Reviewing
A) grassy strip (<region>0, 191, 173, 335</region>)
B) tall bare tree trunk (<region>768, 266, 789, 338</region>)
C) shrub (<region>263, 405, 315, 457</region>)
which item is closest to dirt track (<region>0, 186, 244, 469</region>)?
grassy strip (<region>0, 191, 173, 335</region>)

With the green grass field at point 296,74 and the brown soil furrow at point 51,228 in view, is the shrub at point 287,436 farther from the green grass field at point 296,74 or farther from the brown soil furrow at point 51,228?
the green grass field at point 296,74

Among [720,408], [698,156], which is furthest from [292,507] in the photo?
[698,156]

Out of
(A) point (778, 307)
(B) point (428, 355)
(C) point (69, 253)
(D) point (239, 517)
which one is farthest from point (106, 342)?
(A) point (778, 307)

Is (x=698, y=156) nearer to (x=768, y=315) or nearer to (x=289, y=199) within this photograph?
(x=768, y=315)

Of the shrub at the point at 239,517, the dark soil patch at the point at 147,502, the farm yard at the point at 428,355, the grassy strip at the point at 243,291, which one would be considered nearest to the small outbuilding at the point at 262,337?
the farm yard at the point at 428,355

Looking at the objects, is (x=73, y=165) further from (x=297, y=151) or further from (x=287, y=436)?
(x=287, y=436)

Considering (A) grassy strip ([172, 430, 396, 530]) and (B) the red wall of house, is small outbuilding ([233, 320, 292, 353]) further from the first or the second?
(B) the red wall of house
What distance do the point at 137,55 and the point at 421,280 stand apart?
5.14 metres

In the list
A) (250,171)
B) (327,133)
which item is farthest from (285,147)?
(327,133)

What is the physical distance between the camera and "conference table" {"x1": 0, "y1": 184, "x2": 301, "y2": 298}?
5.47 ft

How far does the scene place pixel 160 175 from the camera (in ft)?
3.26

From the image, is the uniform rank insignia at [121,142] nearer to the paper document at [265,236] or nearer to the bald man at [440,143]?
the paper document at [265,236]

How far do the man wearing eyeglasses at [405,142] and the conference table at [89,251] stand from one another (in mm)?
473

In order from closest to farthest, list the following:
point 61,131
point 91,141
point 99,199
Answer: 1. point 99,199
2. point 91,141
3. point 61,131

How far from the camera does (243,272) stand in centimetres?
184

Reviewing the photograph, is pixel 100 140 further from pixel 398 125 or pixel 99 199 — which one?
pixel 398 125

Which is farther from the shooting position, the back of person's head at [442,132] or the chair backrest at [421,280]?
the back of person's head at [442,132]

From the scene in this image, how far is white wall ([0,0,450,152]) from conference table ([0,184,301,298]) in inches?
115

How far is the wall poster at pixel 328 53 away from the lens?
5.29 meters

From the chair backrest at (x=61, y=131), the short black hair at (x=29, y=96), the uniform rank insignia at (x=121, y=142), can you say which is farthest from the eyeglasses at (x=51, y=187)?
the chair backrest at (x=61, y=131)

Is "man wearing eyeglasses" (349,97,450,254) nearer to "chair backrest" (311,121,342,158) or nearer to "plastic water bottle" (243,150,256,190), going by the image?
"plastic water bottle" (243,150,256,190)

------------------------------------------------------------

Extract the entries from the line with "What distance do" up to and including the line with "5.29 meters", reproducing each line exactly as it appears.

# [Problem solution]
What distance do the point at 137,55 and the point at 421,280 stand apart?
5.14 metres

In the list
A) (250,171)
B) (327,133)
which item is farthest from (285,147)?
(327,133)

What is the physical distance between the camera and "conference table" {"x1": 0, "y1": 184, "x2": 301, "y2": 298}?
5.47 ft

How far does the scene place pixel 160 175 from the camera (in ft)?
3.26

From the image, is the uniform rank insignia at [121,142] nearer to the paper document at [265,236] or nearer to the bald man at [440,143]?
the paper document at [265,236]

How far do the man wearing eyeglasses at [405,142] and the conference table at [89,251] stand from one another (in mm)?
473

In order from closest to farthest, list the following:
point 61,131
point 91,141
point 99,199
Answer: 1. point 99,199
2. point 91,141
3. point 61,131

How far from the camera does (243,272) stand in centimetres?
184

Reviewing the photograph, is pixel 100 140 further from pixel 398 125 or pixel 99 199 — which one?
pixel 398 125

Which is farther from the shooting position, the back of person's head at [442,132] or the chair backrest at [421,280]?
the back of person's head at [442,132]

From the scene in this image, how far is white wall ([0,0,450,152]) from conference table ([0,184,301,298]) in inches?
115

How far is the wall poster at pixel 328 53 away from the lens?
5.29 meters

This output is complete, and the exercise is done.